__JOB__: Report each line below that contains the word "list", copying every such line in full.

Some records
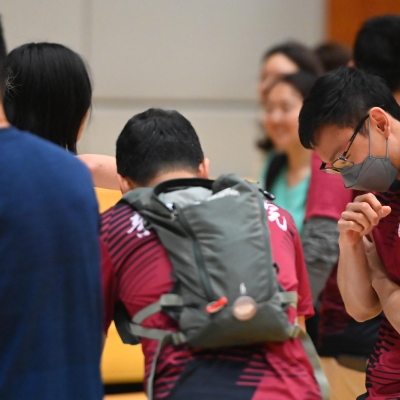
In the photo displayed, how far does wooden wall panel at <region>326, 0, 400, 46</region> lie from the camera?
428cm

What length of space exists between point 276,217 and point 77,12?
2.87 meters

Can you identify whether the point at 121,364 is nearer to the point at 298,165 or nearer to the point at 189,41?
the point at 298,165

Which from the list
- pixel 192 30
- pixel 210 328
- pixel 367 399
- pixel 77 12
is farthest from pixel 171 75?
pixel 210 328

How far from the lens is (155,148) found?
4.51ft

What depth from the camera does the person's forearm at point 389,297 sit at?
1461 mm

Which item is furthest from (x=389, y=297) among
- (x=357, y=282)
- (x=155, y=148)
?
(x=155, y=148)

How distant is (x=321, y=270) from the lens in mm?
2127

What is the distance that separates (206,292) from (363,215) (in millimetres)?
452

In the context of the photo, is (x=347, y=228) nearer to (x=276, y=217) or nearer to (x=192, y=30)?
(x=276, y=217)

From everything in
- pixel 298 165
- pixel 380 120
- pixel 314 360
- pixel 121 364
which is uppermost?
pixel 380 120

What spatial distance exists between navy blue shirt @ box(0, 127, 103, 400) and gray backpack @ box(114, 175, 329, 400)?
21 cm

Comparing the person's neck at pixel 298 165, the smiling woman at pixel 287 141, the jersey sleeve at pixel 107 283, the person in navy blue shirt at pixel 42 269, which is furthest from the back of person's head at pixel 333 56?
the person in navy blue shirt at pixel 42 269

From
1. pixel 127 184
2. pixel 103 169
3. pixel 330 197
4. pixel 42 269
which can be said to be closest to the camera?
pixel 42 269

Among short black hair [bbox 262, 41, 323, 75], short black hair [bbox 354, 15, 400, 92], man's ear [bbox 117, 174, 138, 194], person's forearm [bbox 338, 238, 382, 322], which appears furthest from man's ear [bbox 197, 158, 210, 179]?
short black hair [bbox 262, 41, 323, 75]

==

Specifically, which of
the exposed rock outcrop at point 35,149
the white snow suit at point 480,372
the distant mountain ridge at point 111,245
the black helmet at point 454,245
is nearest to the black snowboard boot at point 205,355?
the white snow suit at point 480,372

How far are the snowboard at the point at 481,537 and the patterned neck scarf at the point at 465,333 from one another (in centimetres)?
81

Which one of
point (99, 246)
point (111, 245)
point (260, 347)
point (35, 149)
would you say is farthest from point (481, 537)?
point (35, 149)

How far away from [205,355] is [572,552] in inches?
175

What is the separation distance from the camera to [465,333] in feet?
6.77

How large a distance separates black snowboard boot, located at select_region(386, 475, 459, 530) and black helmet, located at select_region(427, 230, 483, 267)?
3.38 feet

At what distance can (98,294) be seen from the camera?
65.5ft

--

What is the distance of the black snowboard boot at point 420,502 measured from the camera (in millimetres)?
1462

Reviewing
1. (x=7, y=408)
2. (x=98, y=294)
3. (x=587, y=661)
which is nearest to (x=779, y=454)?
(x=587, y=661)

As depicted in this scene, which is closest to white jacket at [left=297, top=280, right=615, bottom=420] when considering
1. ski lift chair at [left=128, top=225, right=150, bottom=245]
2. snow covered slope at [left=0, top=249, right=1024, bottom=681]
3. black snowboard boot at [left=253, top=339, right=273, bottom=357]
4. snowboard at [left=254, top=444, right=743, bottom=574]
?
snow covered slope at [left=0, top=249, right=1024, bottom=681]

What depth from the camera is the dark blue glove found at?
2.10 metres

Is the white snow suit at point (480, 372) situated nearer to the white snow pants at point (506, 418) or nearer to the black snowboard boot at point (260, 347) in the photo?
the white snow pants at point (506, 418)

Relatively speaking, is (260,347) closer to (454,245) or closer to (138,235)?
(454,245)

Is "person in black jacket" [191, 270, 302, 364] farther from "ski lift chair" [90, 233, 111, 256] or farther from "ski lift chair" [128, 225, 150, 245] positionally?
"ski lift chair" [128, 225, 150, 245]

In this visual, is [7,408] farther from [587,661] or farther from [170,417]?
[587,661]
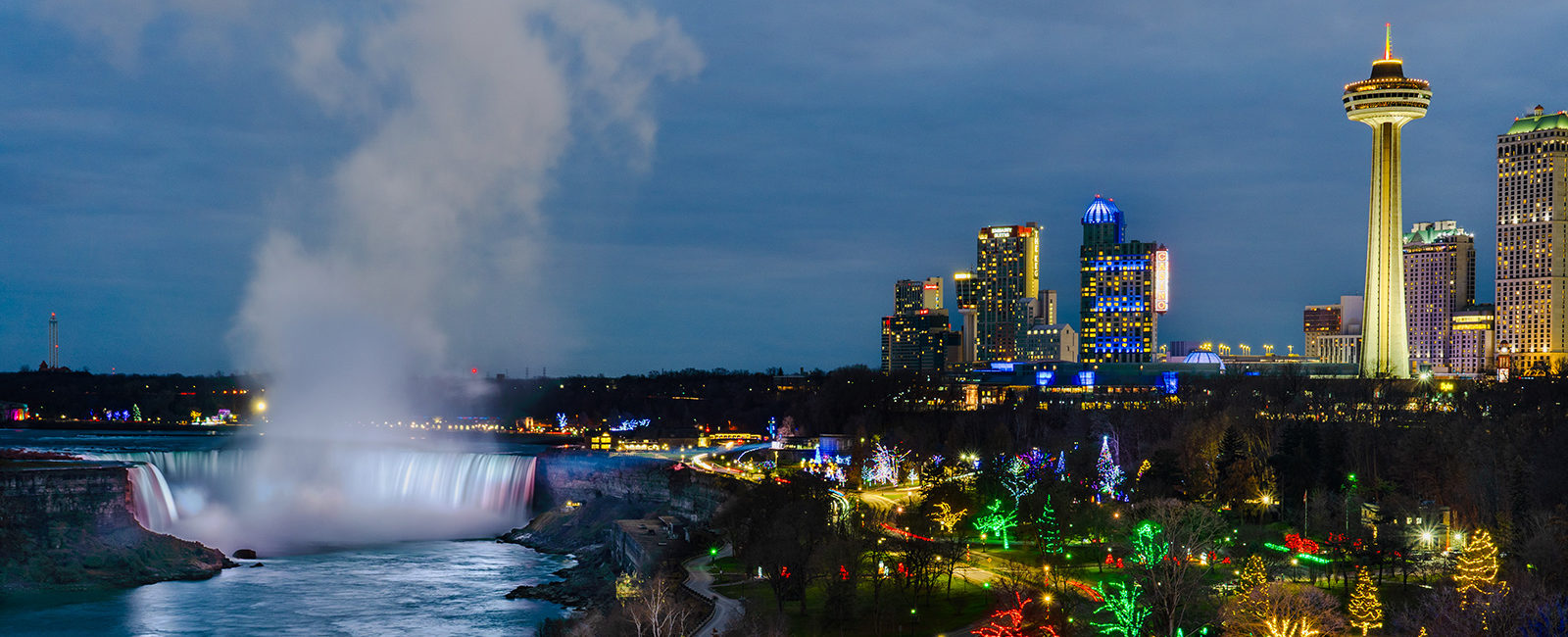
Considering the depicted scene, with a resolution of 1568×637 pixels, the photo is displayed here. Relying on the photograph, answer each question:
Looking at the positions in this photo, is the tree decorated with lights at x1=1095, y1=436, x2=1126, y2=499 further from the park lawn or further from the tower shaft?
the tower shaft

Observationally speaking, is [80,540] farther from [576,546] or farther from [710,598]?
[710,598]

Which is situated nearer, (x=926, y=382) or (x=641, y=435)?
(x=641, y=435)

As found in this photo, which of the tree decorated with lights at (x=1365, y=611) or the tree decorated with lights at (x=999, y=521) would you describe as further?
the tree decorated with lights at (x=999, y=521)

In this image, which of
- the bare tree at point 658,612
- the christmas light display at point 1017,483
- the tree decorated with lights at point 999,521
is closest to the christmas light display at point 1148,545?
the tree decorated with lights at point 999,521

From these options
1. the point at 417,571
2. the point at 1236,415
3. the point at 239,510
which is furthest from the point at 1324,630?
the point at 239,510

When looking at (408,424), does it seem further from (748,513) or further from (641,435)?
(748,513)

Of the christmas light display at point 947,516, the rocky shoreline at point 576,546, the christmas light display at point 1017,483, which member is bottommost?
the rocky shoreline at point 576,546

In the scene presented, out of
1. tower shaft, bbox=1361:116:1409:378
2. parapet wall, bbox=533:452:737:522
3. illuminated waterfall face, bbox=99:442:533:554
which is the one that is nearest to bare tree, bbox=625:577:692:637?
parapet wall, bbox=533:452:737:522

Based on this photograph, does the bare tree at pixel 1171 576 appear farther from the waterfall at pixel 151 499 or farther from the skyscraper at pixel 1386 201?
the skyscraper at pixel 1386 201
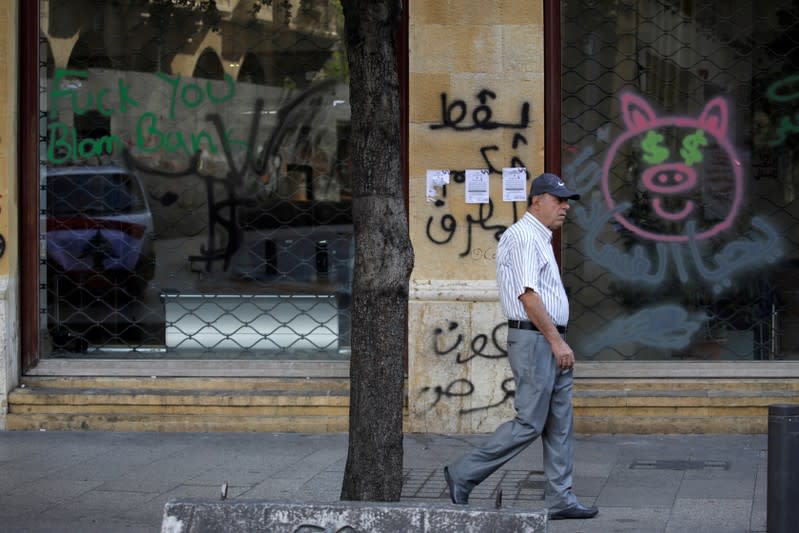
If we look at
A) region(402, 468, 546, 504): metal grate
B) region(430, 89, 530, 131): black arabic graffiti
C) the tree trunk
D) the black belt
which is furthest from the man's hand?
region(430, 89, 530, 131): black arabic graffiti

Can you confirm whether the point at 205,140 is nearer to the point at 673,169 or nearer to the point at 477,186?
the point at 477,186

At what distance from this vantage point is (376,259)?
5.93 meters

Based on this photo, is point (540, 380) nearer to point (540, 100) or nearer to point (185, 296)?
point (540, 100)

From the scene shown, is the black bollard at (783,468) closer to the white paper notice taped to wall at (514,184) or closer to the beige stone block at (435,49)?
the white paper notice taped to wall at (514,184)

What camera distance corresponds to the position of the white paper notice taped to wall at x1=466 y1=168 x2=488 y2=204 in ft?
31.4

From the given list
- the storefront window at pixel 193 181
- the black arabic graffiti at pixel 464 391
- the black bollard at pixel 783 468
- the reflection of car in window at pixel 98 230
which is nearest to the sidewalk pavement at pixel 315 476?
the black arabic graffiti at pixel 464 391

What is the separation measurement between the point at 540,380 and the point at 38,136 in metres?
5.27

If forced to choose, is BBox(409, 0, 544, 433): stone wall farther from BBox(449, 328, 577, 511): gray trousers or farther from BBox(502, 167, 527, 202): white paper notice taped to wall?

__WRITTEN RESPONSE__:
Which from the list
From the given list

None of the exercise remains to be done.